Document extract |
:::

Background To date there are nine known polyglutamine (polyQ) disorders: spinal bulbar muscular atrophy (SBMA), dentatorubral-pallidoluysian atrophy (DRPLA), Huntington's disease (HD) and spinocerebellar ataxias (SCA1, 2, 3, 6, 7, and 17). These diseases are all caused by an expansion of CAG repeats in a gene that is translated into an expanded polyglutamine stretch. A hallmark of these diseases is the accumulation of protein aggregates in the brain. The polyglutamine expansion results in a toxic gain of function for the protein and plays a central role in the disease. The size of this expansion has a direct link to the aggregation proneness as well as the severity of pathological and clinical features.
Aim To reduce expanded CAG repeat transcript and protein levels in patient derived polyQ cell lines.

:::

Given data |

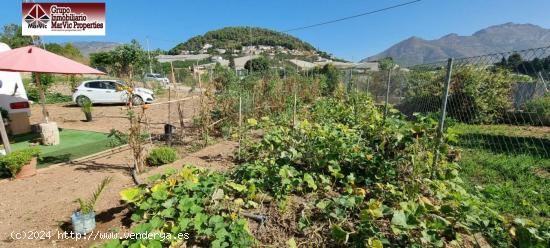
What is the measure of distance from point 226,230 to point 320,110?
553 centimetres

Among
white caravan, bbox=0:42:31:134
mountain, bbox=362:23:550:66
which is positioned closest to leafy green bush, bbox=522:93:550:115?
mountain, bbox=362:23:550:66

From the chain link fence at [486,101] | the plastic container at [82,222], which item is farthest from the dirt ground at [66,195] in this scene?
the chain link fence at [486,101]

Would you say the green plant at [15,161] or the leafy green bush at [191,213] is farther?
the green plant at [15,161]

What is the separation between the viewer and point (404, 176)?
3.38m

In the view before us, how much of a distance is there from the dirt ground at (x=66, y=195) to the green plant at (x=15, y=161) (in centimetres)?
18

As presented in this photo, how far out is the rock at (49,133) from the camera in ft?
20.9

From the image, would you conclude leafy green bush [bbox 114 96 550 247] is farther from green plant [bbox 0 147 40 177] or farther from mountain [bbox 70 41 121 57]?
mountain [bbox 70 41 121 57]

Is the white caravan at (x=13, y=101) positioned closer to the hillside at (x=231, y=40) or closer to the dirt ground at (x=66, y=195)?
the dirt ground at (x=66, y=195)

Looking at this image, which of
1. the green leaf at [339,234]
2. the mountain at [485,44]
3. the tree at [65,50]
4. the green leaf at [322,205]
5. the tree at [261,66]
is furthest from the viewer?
the tree at [65,50]

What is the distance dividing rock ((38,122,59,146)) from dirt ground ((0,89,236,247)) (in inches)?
70.3

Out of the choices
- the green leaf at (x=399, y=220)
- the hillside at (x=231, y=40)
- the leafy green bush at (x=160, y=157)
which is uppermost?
the hillside at (x=231, y=40)

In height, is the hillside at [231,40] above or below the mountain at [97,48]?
above

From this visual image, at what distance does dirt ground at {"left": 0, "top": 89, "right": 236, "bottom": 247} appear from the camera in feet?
9.37

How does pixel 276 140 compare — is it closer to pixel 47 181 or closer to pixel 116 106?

:::

Tasks |
(1) Please transcribe the passage on polyglutamine disorders, starting with "Background To date" and going on through "and clinical features.".
(2) Pick up the passage on polyglutamine disorders after its last sentence and continue it.

Task answers |
(1)
Background To date there are nine known polyglutamine (polyQ) disorders: spinal bulbar muscular atrophy (SBMA), dentatorubral-pallidoluysian atrophy (DRPLA), Huntington's disease (HD) and spinocerebellar ataxias (SCA1, 2, 3, 6, 7, and 17). These diseases are all caused by an expansion of CAG repeats in a gene that is translated into an expanded polyglutamine stretch. A hallmark of these diseases is the accumulation of protein aggregates in the brain. The polyglutamine expansion results in a toxic gain of function for the protein and plays a central role in the disease. The size of this expansion has a direct link to the aggregation proneness as well as the severity of pathological and clinical features.

(2)
Methods Previously we have shown that fully modified 2'OMePS antisense oligonucleotides (AONs) can effectively reduce huntingtin transcript and protein levels when transfected in patient derived HD fibroblasts.
Results Here we show that the PS57 (CUG)7 AON can also reduce mutant ataxin 3 in a SCA3 patient cell line, and androgen receptor in an SBMA cell line.
Conclusions This suggests that PS57 could also be effective in other polyglutamine neurodegenerative diseases with a prolonged CAG repeat.